MLB veterans: 2B Marco Scutaro (signed through 2015)
MiLB prospects: 2B/SS Joe Panik (has played High-A-ball)
Bridging to/Blocking: Depending on how fast Panik moves through Double-A and Triple-A — and I think he’ll move fast — this is a blocking. Forget the fact that the Giants overpaid to keep the 37-year-old Scutaro. Panik, at 22 is very polished and is probably already as good as a defender as Scutaro. He is still playing shortstop in the Minors but will switch to second long-term with Brandon Crawford entrenched there in San Francisco. It would have been wiser to sign a veteran second baseman to a one- or two-year deal.
MLB veterans: 3B Eric Chavez (signed through 2013)
MiLB prospects: 3B Matt Davidson (has played AA-ball)
Bridging to/Blocking: A smart bridging here. The D-backs, who could also acquire young third baseman Mike Olt from the Rangers later this winter, appear set on the hot corner for the next couple seasons.
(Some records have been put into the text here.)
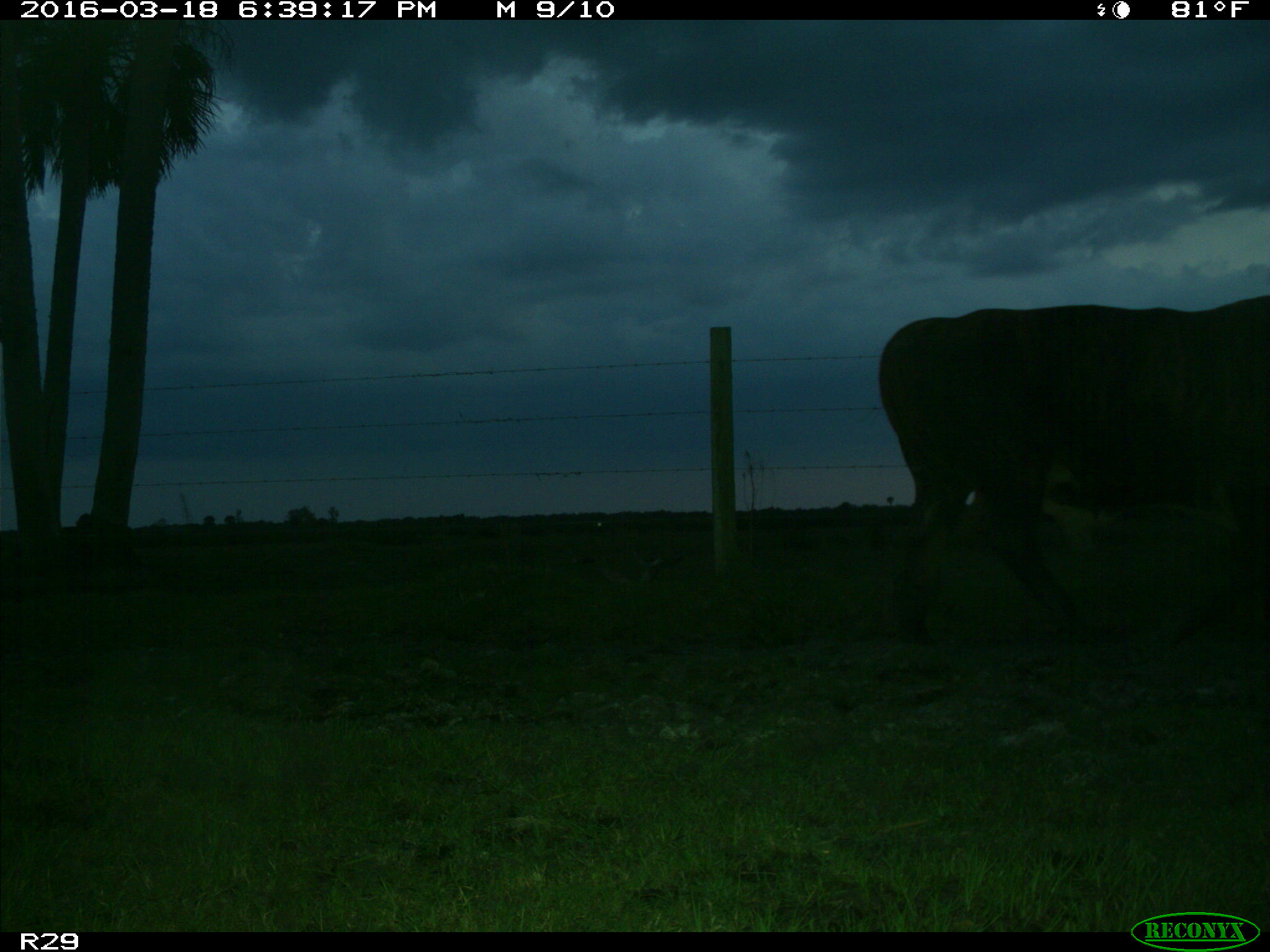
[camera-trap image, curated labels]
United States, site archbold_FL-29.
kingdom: Animalia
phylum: Chordata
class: Mammalia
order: Artiodactyla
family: Bovidae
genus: Bos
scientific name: Bos taurus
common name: domestic cow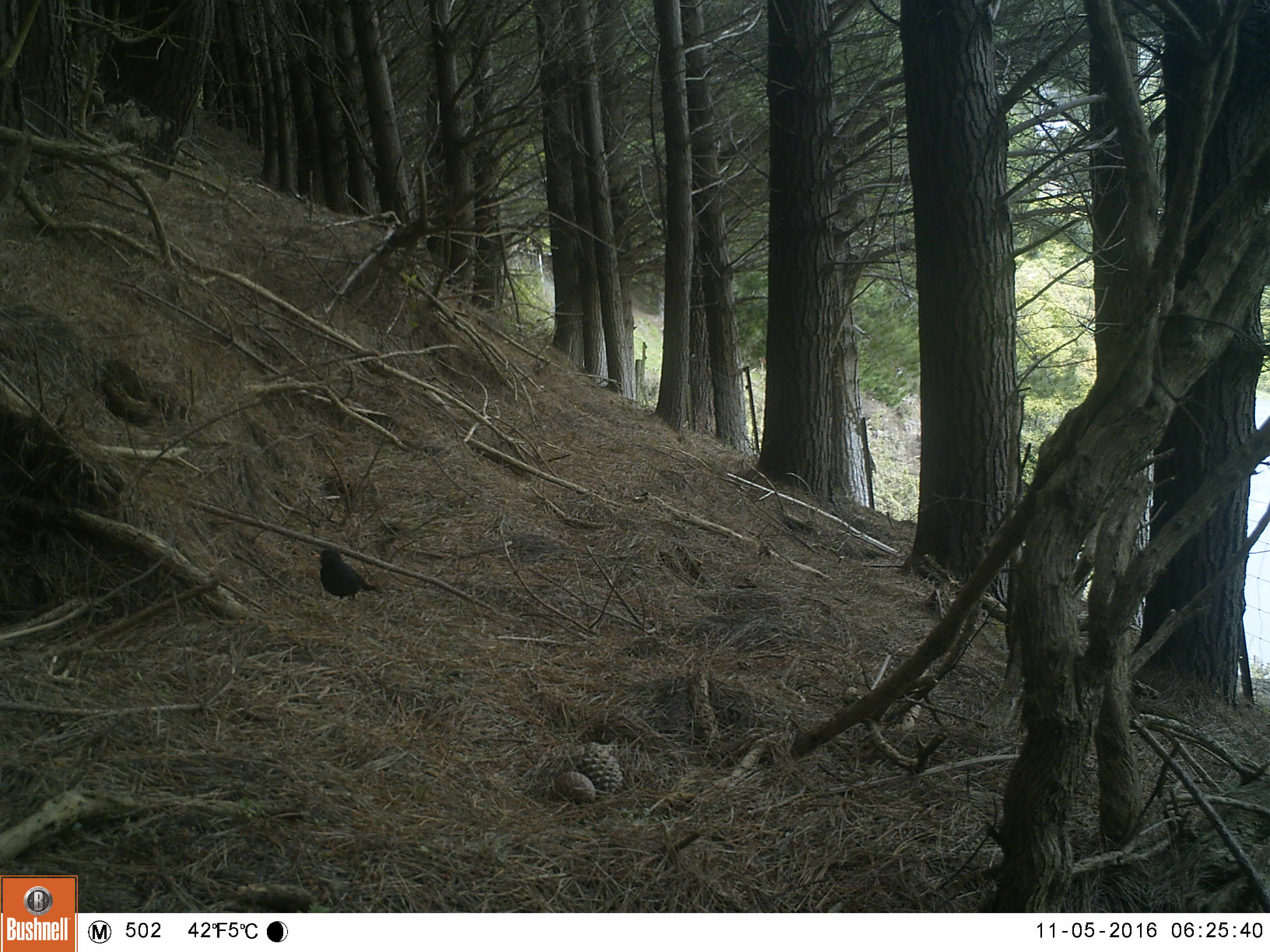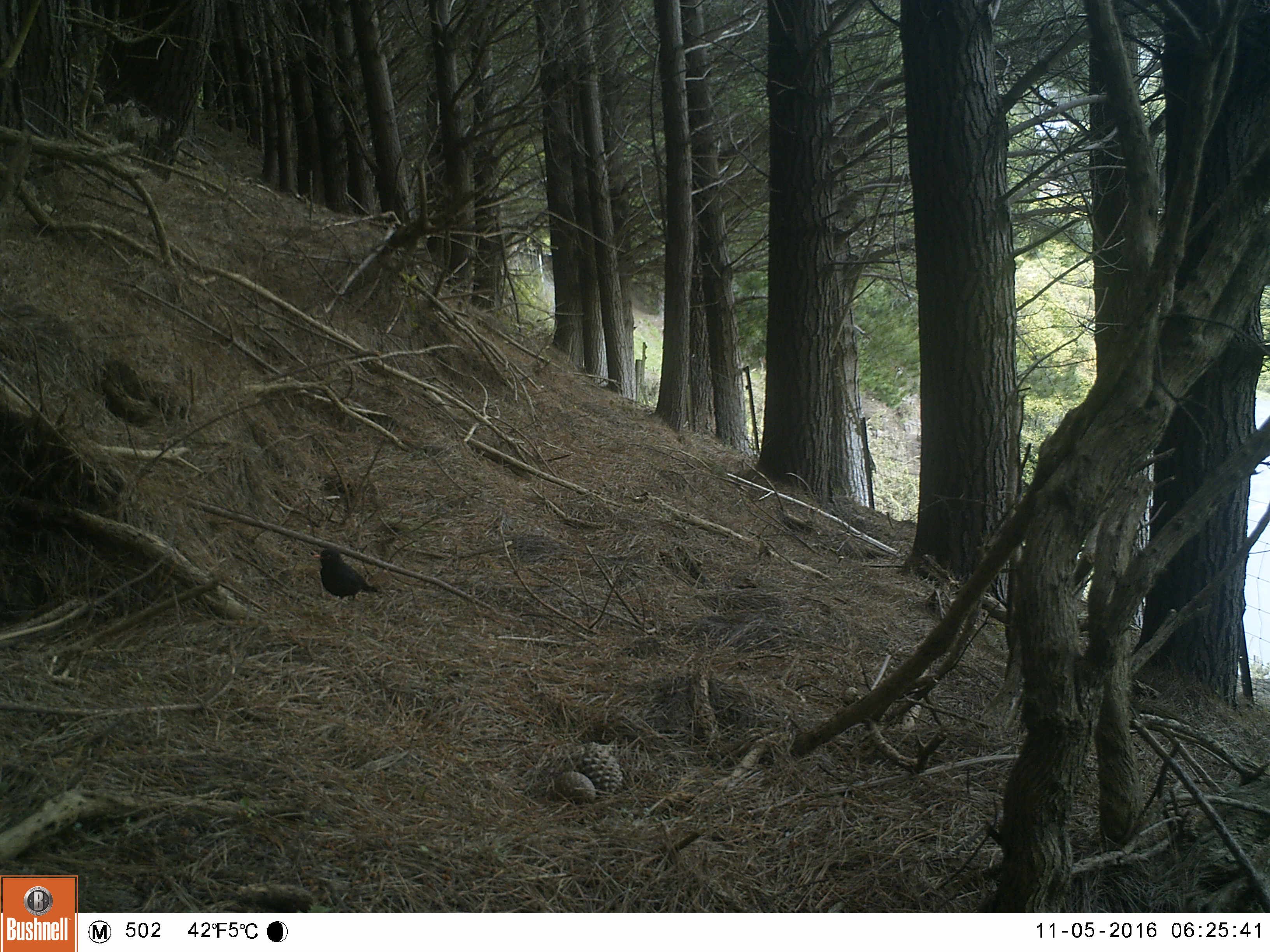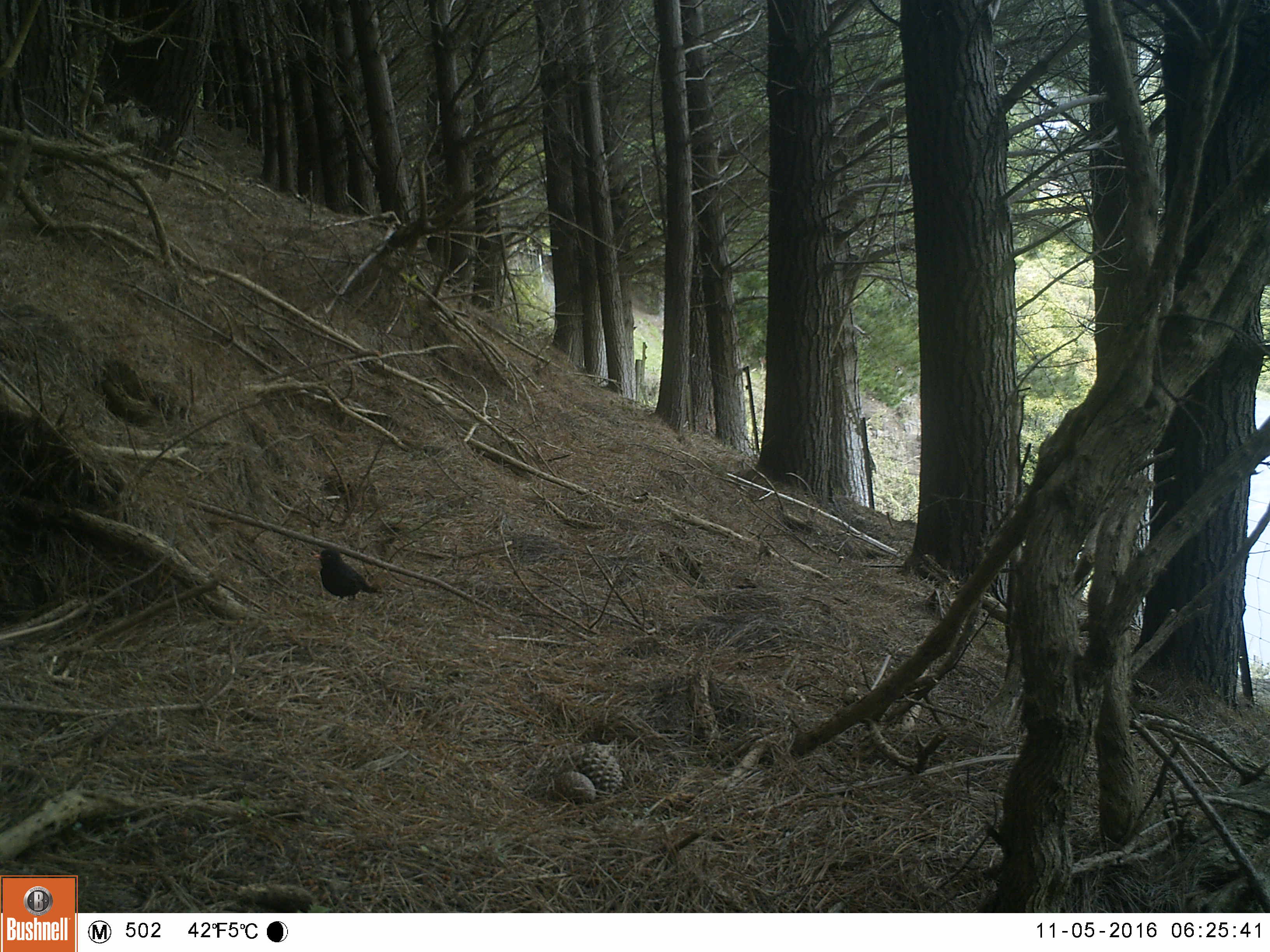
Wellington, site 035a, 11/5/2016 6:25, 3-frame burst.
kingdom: Animalia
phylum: Chordata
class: Aves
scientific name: Aves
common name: bird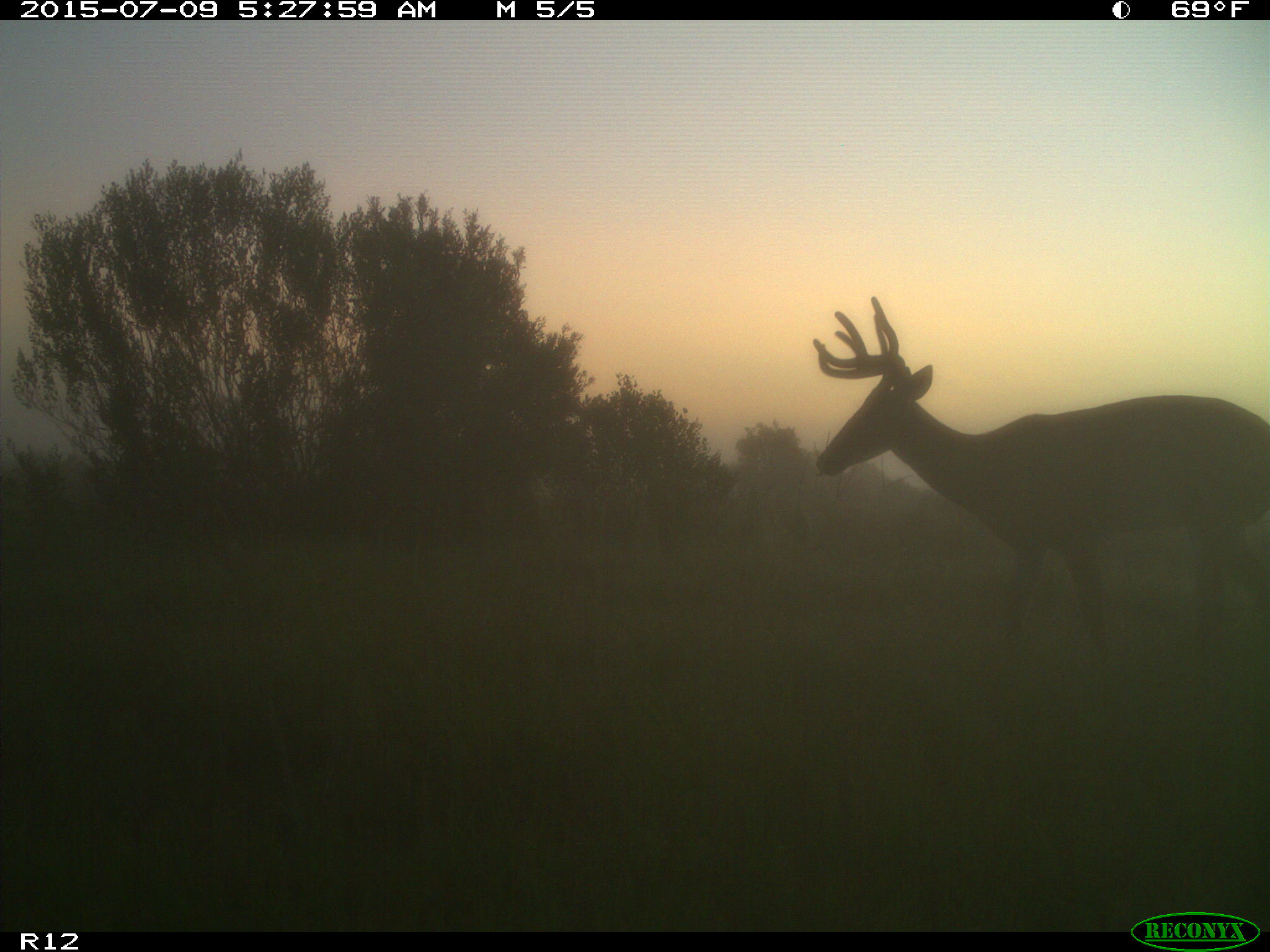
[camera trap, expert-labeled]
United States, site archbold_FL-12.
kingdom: Animalia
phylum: Chordata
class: Mammalia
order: Artiodactyla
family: Cervidae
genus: Odocoileus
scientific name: Odocoileus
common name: deer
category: unidentified deer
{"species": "unidentified deer (deer) (Odocoileus)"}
The lefty-hitting Chavez and righty-hitting Chris Johnson, who was acquired last season from the Astros, will split time there until Davidson is ready to go. Davidson excelled at Double-A in 2012, hitting 23 homers, and will begin next spring at Triple-A Reno. He is MLB.com’s No. 41 overall prospect.
MLB veterans: SS Stephen Drew (signed through 2013)
MiLB prospects: SS Jose Iglesias (has played in Majors)
Bridging to/Blocking: This one can be seen two ways. If you think Iglesias can be an everyday shortstop in the Majors, you’ll see this is a clear blocking. If you’re in the Iglesias-needs-more-seasoning-at-Triple-A-camp, this is more of a simple bridging. I am not sure what to make of Iglesias, who has a great glove but suspect bat. But consider that he turns 23 on Saturday. Ostensibly, he has time to develop his swing. Drew gives him that time, so we’ll call it a bridging.
MLB veterans: SS Yunel Escobar (traded for, signed through 2015)
MiLB prospects: SS Hak-Ju Lee (has played AA-ball)
Bridging/Blocking: This is a bridging, and a shrewd one at that. Escobar, acquired from the Blue Jays, gives Tampa Bay a talented cost-effective option (he has club options in ’14 and ’15) until Lee is ready. The 22-year-old South Korean is an exceptional defender but has work to do on his swing. He is MLB.com’s No. 32 overall prospect.
MLB veterans: 3B Michael Young (traded for, signed through 2013)
MiLB prospects: 3B Cody Asche (has played AA-ball)
Bridging/Blocking: This is also a bridging arrangement, though the Phils may need another stopgap to fill the space between Young’s exit next fall and Ashce’s entrance; Asche, featured recently in Lost and Found, is at least a year — and probably two years — from the bigs.